読み書き、そして聴いて話す。これが「言葉」を習得している条件です。ただ、私たちはこの世の中に定義されている「漢字」をすべて知っているわけではないのです。漢字が苦手な人であっても、立派に社会生活を営んでいます。むしろ、「手で文字を書く」ということが減った昨今では、そのような「漢字を書くのが苦手」という人の方が多いのではないでしょうか。

英語に置き換えても同じです。この世にあるすべての単語の「スペル」、つまり「綴り」を知っている人などはいないのです。日本語と英語の感覚的な違いはこの点が大きいと思われます。日本語は発話できる最小単位の「かな」があります。それは「ひらがな」と「カタカナ」にわかれ、状況によって使いわけるものです。とりあえず「音」として理解しているものをどうにか書き記すことができるのが日本語です。

それが「英語では出来ない」と考えている人が多いのではないでしょうか。実は英語も同じように「書き記すこと」が可能です。それはスペルが誤っていても、です。発話する「音」と記すもの関係を表したものを「フォニックス」といいます。「日本語の”あかさたな”」に相当する「文字と音」の関係を示したものがフォニックスです。これはそれぞれのアルファベットを「アルファベットの読み方」ではなく「発話するための音としての読み方」として捉えたものです。

このフォニックスを知っていることで、たとえ知らない綴りの単語であっても読むことができます。そして、ある程度は記すことができます。そしてそれを見た人は、綴りが違ったとしても、「こう書きたかったのだろう、綴りの誤りだろう」として理解することができます。日本語でも誤字や脱字はつきものですが、そのレベルで物事を「記す」ことができるのです。
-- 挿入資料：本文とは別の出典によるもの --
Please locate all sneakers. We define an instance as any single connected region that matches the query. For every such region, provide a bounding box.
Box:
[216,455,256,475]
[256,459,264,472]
こうなると英語が一気に「知識」ではなくて「身に付けるもの」に発展することが理解していただけるのではないでしょうか。単語の綴りを知っていることは日本語に置き換えると「漢字を知っていること」に等しくなります。漢字を知らなくてもある程度の物事を記すことができます。機械が変換してくれるものです。そのような感覚で英語に触れられたら、「言葉に馴染む」ことで「使う」ことも可能になるのではないでしょうか。

もちろん、フォニックスの基礎を身につける必要はあります。まったく何も覚えずに新しい言葉を習得することはできません。ですが、難しい文法や単語の暗記などを通り越して一気に英語が「使える」存在になるためには、このフォニックスはひとつの「キー」になる存在といえるでしょう。読み書きをバランス良く習得するためにも、このフォニックスを身につけることは必須といえるでしょう。また、途方もなく感じる英語の「勉強」を、一気に「使いながら身につける」という次元に引き上げることもできます。

フォニックスはひとつの「コツ」です。すべての単語を知ることができるようになるわけではなく、そのような法則もあるのだということを知っておくだけでも、英会話習得に対する意識を変えることができるでしょう。